Reuters have reported that Hurricane Michael this week cut 42% of US Gulf of Mexico daily crude oil production and nearly a third of natural gas output, the largest reductions in a year, after companies evacuated staff and shut-in platforms as a precaution.

Hurricane Michael slammed into the Florida Panhandle on 10 October as a fast-moving, Category 4 storm bringing heavy rains and winds of mph to the US southeast.

Companies turned off daily production of 718 877 boe and 812 million ft3 of natural gas by midday on 10 October, according to the federal offshore regulator, the Bureau of Safety and Environmental Enforcement (BSEE).

Despite the fall in output, US crude futures CLc1 settled down more than 2% at US$73.17/bbl on 10 October, tracking the weaker US stock market and reflecting the declining importance of Gulf of Mexico output due to burgeoning growth from onshore shale fields.

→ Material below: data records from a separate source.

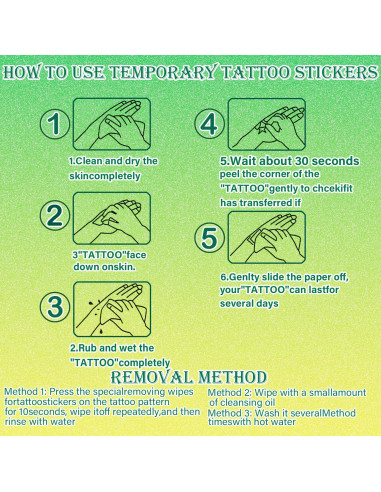 HOW TO USE TEMPORARY TATTOO STICKERS

1

1.Clean and dry the skincompletely

2

3"TATTOO"face down onskin.

3

2.Rub and wet the "TATTOO"completely

4

5.Wait about 30 seconds peel the corner of the "TATTOO"gently to chcekifit has transferred if

5

6.Genlty slide the paper off, your"TATTOO"can lastfor several days

REMOVAL METHOD

Method 1: Press the specialremoving wipes fortattoostickers on the tattoo pattern for 10seconds, wipe itoff repeatedly,and then rinse with water

Method 2: Wipe with a smallamount of cleansing oil
Method 3: Wash it severalMethod timeswith hot water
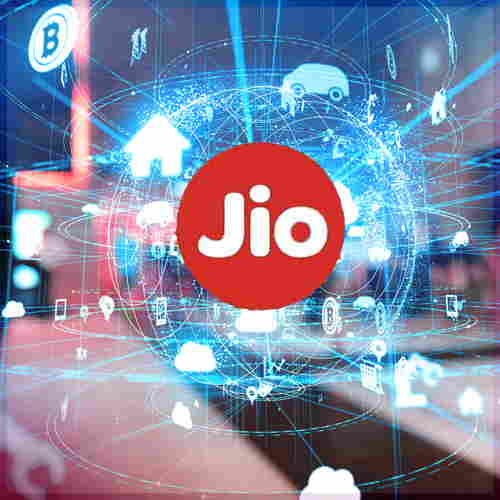 Jio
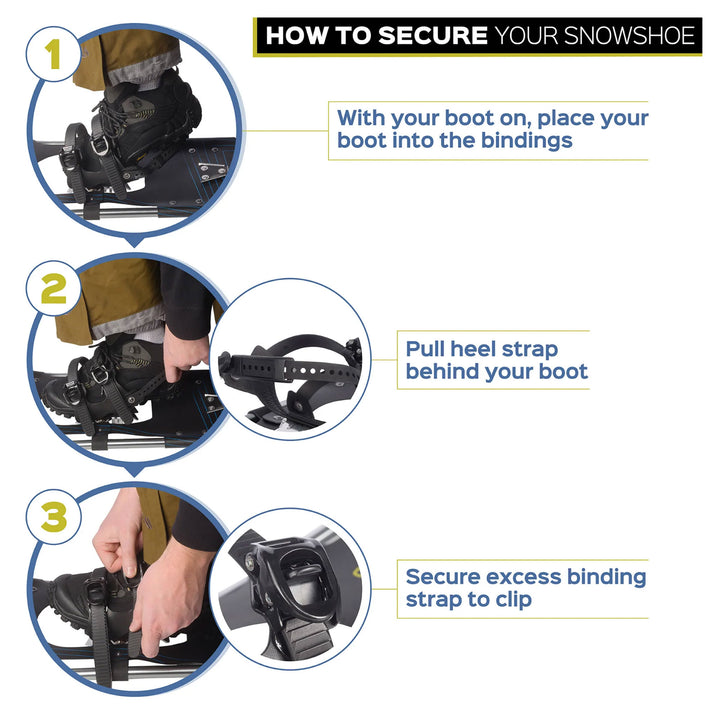 HOW TO SECURE YOUR SNOWSHOE

1

With your boot on, place your boot into the bindings

2

Pull heel strap behind your boot

3

Secure excess binding strap to clip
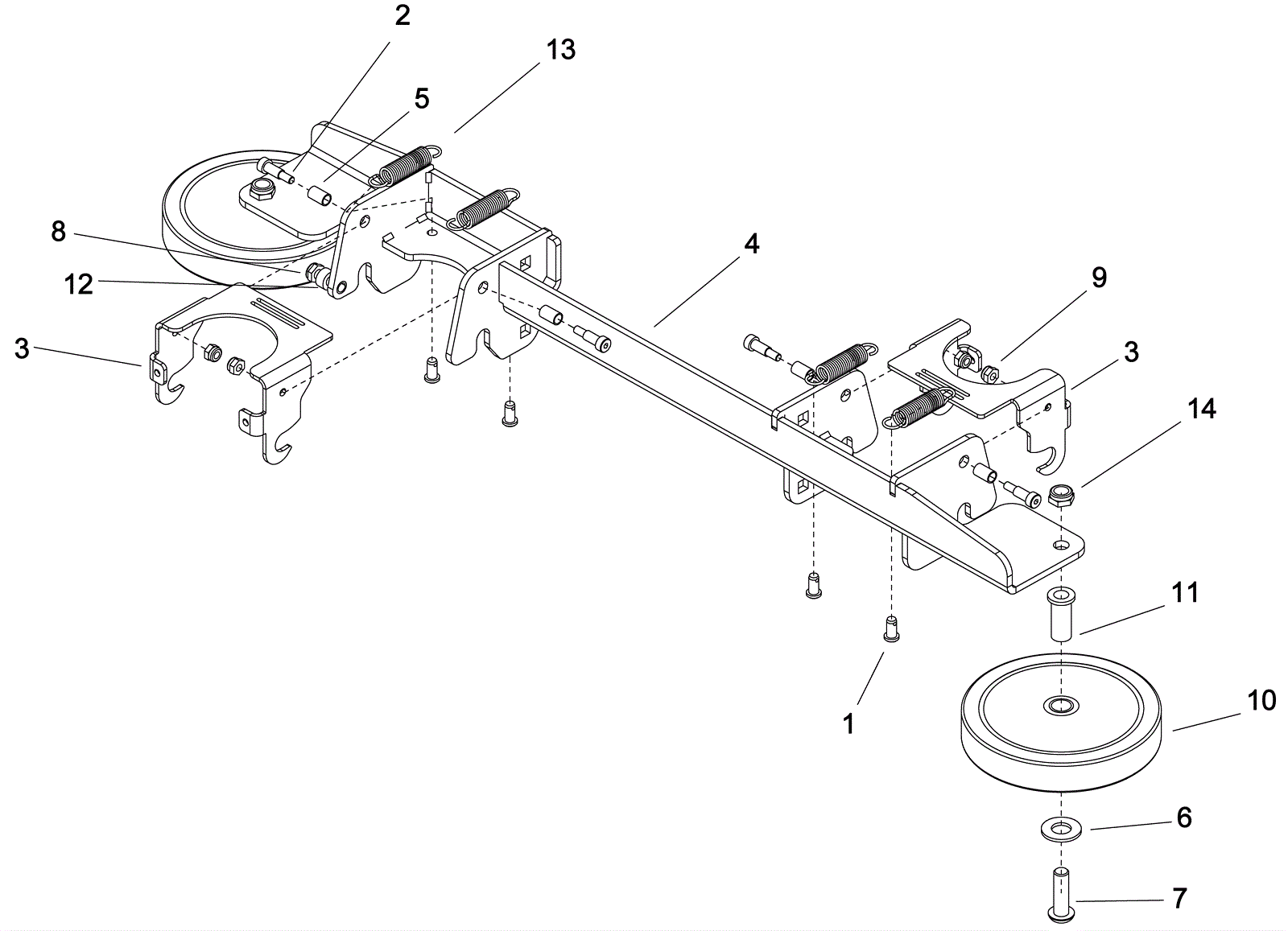 2
13
5
8
12
3
4
9
3
14
11
1
10
6
7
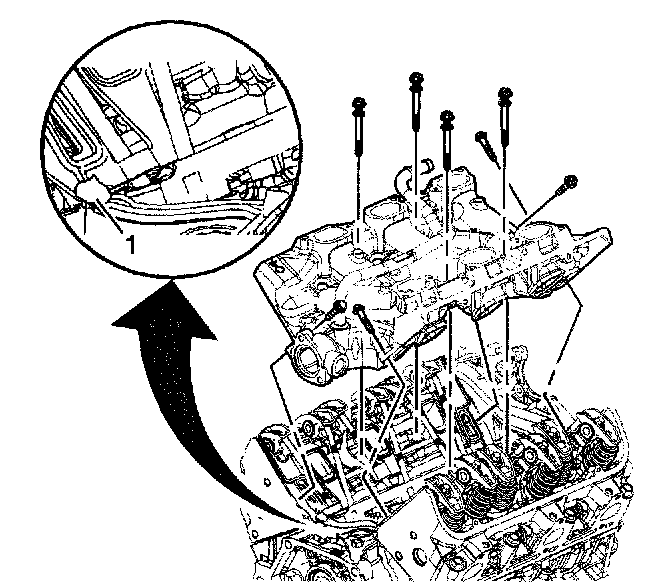 1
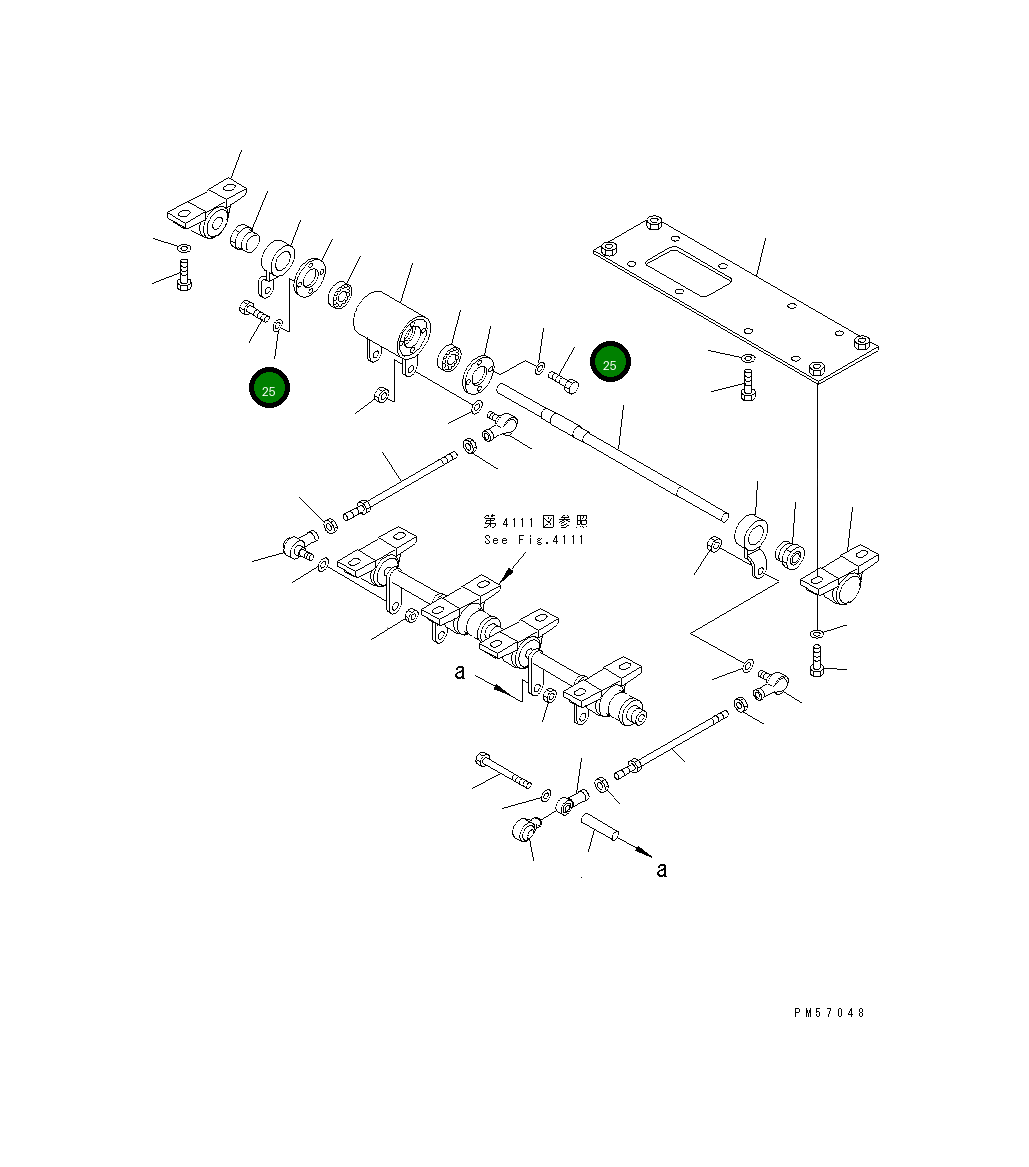 25

25

第4111図参照
See Fig.4111

a

a

PM57048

The cuts represent approximately 6.5% of the nation’s daily output of 11.1 million bbls of crude. It is the most since Hurricane Nate in 2017 curtailed more than 90% of Gulf oil production.

It can take several days after a storm passes to restaff and check equipment before production can resume.

Oil producers including Anadarko Petroleum Corp, BHP Billiton, BP, Chevron Corp and Exxon Mobil Corp evacuated workers from 89 Gulf production platforms before the storm entered the Gulf.

Kinder Morgan Inc., North America’s second largest energy pipeline operators, said its fuel and natural gas lines serving the southeast were unaffected. Construction at its Elba Island, Georgia, liquefied natural gas (LNG) project will be suspended on 11 October and resume once the storm passes.

US Gulf Coast oil refineries were not in the path of the storm and continued to operate. The Louisiana Offshore Oil Port LLC, the only port in the US capable of fully loading and unloading supertankers, halted operations at its marine terminal.

The week prior to the storm, drillers were pulling approximately 3.4 billion ft3/d of natural gas from offshore Gulf of Mexico wells. On 9 October, that figure was down to just 2.2 billion ft3/d, according to data from Refinitiv.

Southern Co., the biggest power company in Georgia and Alabama, on 10 October reduced power in two units at the Farley nuclear power plant in Alabama as a precautionary measure.

The reduced operating level will allow personnel to continue monitoring the storm’s progress and if necessary shut the 1751 MW Farley plant, which is approximately 90 miles (145 km) north of the coast.

More than 162 000 customers in Florida, Georgia and Alabama were without power on 10 October, according to local power companies, and the outages were expected to rise as the storm moved farther inland.